Biometrics Commissioner

New role to oversee police use of personal forensic data.

Greater oversight of how the police take, store, use and dispose of data such as finger-prints, DNA samples and facial images, will be created under proposals published in Parliament.
The Scottish Biometrics Commissioner Bill aims to help improve how biometric data is handled by police, ensuring it is done in a lawful, ethical and effective way during investigations.

The Commissioner will also prepare a code of practice to provide guidance and information on good practice in relation to the acquisition, retention, use and destruction of biometric data by Police Scotland and the Scottish Police Authority.
Justice Secretary Humza Yousaf said:
“Technological advances in biometrics have brought huge benefits to police and other justice agencies in detecting, preventing and prosecuting crime. However, their use also raises a number of ethical and human rights considerations. The Scottish Government wants to ensure that the approach to biometric data in policing and criminal justice system is lawful, effective and ethical.
“There is not yet a single commonly recognised set of working standards around biometrics.  The new Commissioner and the code of practice will complement the work of others, including the Information Commissioner, and help maintain public confidence in how new technologies and data are being used to help keep crime down and communities safe.”
Human rights lawyer John Scott QC chaired the Independent Advisory Group on Biometric Data which reported last year and whose legislative recommendations form the basis of the Bill now introduced to Parliament.
Mr Scott said:
“Biometric data, including existing technologies relating to fingerprints and DNA, are used to promote public safety in various ways.
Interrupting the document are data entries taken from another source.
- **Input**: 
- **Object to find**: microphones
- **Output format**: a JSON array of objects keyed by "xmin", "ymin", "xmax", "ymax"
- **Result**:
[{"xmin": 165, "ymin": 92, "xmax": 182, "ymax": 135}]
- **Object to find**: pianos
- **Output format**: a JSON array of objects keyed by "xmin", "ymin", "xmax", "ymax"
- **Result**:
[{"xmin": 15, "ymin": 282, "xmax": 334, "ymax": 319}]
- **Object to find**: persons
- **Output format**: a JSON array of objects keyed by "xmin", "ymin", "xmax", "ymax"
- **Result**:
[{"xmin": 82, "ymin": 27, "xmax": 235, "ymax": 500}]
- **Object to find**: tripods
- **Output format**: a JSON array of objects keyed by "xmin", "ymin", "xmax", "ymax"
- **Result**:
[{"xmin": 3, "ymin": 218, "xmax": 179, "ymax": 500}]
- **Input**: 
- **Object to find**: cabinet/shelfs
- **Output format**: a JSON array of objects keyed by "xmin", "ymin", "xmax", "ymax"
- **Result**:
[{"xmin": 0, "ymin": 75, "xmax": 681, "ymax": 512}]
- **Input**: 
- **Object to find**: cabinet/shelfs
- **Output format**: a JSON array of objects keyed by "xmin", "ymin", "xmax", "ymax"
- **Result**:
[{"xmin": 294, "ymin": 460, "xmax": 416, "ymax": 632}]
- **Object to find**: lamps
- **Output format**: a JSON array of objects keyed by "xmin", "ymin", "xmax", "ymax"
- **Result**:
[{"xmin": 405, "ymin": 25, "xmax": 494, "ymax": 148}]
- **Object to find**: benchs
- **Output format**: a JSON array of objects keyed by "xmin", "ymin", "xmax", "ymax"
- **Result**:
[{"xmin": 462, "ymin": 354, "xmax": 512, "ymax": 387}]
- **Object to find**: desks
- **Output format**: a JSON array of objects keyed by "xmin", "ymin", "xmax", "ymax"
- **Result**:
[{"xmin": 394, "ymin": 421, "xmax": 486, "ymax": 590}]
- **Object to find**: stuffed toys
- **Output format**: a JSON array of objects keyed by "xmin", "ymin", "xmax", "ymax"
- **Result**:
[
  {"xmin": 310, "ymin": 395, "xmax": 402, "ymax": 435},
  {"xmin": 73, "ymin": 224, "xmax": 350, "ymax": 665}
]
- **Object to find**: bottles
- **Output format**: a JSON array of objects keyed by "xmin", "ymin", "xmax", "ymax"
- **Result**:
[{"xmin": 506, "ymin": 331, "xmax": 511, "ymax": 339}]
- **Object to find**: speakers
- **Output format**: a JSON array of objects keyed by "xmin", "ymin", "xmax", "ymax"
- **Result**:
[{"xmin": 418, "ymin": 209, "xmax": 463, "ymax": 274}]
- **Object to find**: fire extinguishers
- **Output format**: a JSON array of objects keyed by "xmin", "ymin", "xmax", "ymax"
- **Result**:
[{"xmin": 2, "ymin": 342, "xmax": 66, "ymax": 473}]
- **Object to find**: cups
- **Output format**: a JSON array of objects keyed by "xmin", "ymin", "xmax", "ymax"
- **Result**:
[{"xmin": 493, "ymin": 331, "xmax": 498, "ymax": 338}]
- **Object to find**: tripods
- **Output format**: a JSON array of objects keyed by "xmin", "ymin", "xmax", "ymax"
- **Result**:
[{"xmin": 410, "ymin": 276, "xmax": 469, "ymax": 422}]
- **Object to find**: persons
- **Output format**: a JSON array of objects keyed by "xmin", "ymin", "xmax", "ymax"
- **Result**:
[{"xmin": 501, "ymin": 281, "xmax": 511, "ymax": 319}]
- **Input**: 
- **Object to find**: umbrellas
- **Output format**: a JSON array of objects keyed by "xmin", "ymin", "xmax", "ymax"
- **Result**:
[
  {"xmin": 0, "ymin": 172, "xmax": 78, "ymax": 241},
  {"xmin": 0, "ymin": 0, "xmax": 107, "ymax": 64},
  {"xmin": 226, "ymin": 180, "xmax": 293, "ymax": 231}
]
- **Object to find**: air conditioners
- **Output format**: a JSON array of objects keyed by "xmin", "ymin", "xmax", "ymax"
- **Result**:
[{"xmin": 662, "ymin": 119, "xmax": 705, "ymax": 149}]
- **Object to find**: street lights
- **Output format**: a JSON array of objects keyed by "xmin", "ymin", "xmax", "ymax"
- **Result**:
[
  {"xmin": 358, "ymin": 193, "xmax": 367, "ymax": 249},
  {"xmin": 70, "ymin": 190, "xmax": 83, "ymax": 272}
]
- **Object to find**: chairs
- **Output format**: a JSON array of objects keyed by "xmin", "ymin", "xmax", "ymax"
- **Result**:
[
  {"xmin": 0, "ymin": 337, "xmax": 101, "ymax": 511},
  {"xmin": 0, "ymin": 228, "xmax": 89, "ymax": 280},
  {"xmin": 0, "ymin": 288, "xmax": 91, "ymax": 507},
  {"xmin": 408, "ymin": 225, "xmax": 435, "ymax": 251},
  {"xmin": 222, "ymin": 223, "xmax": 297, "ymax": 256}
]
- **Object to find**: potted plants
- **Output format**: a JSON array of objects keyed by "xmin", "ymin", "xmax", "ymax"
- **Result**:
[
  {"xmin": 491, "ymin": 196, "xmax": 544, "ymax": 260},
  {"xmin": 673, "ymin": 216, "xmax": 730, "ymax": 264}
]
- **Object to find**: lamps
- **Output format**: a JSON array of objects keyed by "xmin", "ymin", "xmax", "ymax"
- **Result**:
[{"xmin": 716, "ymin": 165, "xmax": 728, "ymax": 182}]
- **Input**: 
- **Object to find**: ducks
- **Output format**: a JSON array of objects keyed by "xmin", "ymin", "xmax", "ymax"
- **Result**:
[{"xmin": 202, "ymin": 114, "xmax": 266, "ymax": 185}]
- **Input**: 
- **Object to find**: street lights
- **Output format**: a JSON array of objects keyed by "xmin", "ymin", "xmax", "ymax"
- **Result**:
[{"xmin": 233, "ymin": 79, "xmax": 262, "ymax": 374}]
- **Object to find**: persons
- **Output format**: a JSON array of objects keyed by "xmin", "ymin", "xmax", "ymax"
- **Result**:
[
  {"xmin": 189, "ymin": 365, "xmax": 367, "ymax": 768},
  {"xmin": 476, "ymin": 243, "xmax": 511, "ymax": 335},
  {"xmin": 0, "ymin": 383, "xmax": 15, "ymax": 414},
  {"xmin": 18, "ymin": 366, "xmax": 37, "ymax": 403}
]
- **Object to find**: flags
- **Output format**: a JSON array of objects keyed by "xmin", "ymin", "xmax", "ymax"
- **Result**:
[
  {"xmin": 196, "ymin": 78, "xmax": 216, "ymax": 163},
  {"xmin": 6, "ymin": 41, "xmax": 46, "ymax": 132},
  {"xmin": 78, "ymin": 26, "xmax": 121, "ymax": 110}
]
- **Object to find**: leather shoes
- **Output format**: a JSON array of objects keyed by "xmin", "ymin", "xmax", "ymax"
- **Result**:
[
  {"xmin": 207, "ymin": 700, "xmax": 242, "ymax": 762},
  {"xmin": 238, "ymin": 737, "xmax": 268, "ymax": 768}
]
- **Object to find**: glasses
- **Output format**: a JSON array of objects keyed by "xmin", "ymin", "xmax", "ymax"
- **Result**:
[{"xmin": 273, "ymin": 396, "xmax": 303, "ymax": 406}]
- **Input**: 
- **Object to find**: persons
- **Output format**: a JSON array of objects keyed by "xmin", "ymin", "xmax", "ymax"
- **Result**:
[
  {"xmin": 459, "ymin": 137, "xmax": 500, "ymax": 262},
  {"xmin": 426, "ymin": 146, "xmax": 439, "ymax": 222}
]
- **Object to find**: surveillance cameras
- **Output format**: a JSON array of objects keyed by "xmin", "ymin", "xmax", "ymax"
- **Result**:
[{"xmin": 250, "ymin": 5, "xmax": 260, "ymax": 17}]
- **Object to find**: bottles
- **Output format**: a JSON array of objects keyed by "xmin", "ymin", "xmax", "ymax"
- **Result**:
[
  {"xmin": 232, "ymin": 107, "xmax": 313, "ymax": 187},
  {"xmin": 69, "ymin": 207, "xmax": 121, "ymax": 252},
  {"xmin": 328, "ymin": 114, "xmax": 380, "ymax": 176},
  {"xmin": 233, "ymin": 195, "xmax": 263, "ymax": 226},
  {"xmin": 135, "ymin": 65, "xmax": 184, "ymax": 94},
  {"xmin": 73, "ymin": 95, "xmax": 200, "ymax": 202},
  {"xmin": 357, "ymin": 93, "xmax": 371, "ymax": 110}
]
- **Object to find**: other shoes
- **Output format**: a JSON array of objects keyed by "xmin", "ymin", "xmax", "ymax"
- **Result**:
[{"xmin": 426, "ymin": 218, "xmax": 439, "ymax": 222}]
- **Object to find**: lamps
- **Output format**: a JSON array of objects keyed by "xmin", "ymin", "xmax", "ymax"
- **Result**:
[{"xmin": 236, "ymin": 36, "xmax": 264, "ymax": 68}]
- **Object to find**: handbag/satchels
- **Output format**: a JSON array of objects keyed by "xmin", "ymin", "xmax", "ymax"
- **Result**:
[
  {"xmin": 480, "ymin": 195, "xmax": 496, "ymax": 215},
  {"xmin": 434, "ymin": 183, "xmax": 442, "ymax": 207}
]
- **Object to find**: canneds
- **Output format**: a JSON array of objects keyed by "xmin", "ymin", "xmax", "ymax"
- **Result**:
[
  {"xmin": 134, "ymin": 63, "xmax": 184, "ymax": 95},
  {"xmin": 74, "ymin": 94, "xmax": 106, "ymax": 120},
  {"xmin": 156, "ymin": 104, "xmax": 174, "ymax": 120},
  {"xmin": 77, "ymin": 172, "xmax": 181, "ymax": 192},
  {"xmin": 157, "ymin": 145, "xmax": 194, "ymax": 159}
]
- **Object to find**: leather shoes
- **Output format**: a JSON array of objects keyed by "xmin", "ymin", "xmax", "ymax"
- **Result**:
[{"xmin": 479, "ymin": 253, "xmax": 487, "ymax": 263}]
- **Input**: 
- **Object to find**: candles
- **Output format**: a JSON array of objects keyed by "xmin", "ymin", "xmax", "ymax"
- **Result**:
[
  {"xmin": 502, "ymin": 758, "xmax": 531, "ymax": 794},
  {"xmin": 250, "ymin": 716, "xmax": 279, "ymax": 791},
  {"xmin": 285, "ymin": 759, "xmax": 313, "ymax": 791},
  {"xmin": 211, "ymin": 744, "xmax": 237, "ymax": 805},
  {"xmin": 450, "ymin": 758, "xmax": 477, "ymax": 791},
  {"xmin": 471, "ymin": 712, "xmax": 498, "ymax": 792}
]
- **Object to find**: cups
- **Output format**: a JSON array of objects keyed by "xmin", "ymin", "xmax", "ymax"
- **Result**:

The new framework will ensure that this is done while taking full account of the rights of the individual, not least the right to privacy and security when it comes to the most personal information about them such as can be derived from biometric data.
“This Bill, along with related work on the new Ethics Advisory Group for Biometrics recommended by the Independent Advisory Group, will help to place Scotland once more in the vanguard of the ethical development of existing and emerging technologies.”
The Scottish Biometrics Commissioner Bill and accompanying documents, can be found on the Scottish Parliament website, and will be scrutinised by MSPs before they vote on whether to pass it into law.
The Bill responds positively to the recommendations of the Independent Advisory Group on the use of Biometric Data in its 2018 report.
The Commissioner will be appointed by and accountable to Parliament. They will be able to make recommendations if they believe that an organisation is not having regard to the code of practice. If that happened the relevant body could be called to account to Parliament.
In addition to the Bill, proposals to create a new, non-statutory Ethics Advisory Group are currently being developed with stakeholders.